Dabei handelt es sich um ein Verstärkerrauschen, das die Aktivität von Nervenzellen entlang der Hörbahn durch Hinzufügen von neuronalem Rauschen intensiviert, um leise Geräusche besser wahrzunehmen und den bei Tinnitus oft diagnostizierten Hörverlust in gewissen Frequenzbereichen auszugleichen. Dies geschieht gemäss den Forschenden in der Regel aufgrund einer beschädigten Hörschnecke. «Die Idee hinter dem Modell ist, dass ein unterschwelliges Signal – von einer beeinträchtigten Cochlea – über die Erkennungsschwelle angehoben wird, indem neuronales Rauschen hinzugefügt wird», wie die Wissenschaftler schreiben. Es handelt sich daher um einen Kompensationsmechanismus, der darauf abzielt, ein normales Hörvermögen wiederherzustellen.

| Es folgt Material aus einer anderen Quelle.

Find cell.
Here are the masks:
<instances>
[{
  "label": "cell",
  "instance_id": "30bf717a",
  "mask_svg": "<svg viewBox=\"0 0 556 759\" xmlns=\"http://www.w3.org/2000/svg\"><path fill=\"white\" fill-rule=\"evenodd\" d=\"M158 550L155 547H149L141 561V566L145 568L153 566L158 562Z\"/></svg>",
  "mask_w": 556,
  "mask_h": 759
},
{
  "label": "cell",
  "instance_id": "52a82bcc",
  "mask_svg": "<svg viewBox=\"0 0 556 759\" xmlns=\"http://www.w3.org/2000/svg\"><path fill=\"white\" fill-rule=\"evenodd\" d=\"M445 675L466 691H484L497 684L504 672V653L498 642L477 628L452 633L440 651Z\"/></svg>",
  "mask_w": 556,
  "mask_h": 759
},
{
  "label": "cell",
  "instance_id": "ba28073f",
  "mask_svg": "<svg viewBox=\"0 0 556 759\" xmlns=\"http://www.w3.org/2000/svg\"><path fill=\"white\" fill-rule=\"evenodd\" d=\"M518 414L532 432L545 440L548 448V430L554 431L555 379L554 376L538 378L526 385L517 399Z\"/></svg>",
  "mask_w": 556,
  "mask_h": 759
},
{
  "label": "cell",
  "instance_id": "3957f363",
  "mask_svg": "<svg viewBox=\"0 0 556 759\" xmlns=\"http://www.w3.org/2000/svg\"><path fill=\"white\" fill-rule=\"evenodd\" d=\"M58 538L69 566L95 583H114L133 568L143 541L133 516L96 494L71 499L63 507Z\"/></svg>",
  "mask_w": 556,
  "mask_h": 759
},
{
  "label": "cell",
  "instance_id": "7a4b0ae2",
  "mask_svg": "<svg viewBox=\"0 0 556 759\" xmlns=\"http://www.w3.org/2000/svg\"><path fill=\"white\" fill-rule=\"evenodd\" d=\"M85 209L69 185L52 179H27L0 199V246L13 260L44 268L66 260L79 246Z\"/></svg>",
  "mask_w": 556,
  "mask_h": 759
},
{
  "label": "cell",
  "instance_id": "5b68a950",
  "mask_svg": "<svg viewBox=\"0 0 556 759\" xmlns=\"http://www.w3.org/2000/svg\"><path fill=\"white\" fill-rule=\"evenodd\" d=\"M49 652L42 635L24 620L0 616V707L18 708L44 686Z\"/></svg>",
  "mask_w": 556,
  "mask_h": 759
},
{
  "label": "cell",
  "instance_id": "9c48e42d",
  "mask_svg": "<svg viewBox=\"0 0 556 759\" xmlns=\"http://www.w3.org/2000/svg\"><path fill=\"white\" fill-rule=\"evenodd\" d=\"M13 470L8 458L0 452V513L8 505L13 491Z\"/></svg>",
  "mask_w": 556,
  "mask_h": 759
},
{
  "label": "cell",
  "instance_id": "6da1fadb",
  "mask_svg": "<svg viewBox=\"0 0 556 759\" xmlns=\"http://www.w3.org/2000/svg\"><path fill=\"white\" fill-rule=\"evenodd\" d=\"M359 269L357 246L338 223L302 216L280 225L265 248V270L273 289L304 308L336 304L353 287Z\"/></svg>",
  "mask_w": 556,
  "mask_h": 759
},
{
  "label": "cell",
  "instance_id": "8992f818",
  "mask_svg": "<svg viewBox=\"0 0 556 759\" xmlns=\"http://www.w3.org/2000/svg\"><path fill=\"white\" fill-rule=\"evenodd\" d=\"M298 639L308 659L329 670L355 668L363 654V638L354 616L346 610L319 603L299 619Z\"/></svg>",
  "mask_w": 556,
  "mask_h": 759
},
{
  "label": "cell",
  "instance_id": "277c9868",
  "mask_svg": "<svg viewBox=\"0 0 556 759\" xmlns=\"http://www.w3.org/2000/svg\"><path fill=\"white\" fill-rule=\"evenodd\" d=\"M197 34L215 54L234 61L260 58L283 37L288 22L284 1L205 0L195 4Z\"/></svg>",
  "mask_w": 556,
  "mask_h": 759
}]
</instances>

Der neue Erklärungsansatz geht davon aus, dass das Verstärkerrauschen vom vorausschauenden Teil des Gehirns irrtümlich als realer Hörreiz interpretiert wird. Das Tinnitusgeräusch kommt daher durch die Kombination von Top-down- und Bottom-up-Prozessen im Hirn und der Hörbahn zustande. Die Ergebnisse der Forscher sind nicht nur für das Verständnis von Tinnitus von Bedeutung, sondern geben auch Aufschluss über Prozesse des alltäglichen Hörens.
Noch unklare klinische Anwendung
Für Tobias Kleinjung, leitender Arzt und Leiter der Tinnitussprechstunde am Universitätsspital Zürich, sind die neuen Erkenntnisse neurowissenschaftlich hochinteressant und stellen einen Schritt in die Richtung eines ganzheitlichen Tinnitusmodells dar, wie er gegenüber dieser Redaktion erklärt. Durch die Techniken der künstlichen Intelligenz seien noch weitere Fortschritte in dieser Richtung zu erwarten. Es bleibe allerdings unklar, wie diese eher theoretischen Modelle dann auch auf die klinische Praxis angewandt werden könnten. Das Ziel sei es ja schliesslich, Therapien zu entwickeln, welche das Tinnitusgeräusch ausschalten oder im Idealfall zumindest doch deutlich leiser machen können.
Da Tinnitus verschiedene Ursachen haben kann, herrscht inzwischen der Konsens vor, dass es nicht nur eine Behandlung für alle verschiedenen Subtypen des Phantomgeräuschs geben kann. Die immer noch nicht gelöste Fragestellung ist, wie man diese Subtypen in der Praxis durch möglichst einfache Tests voneinander unterscheiden kann.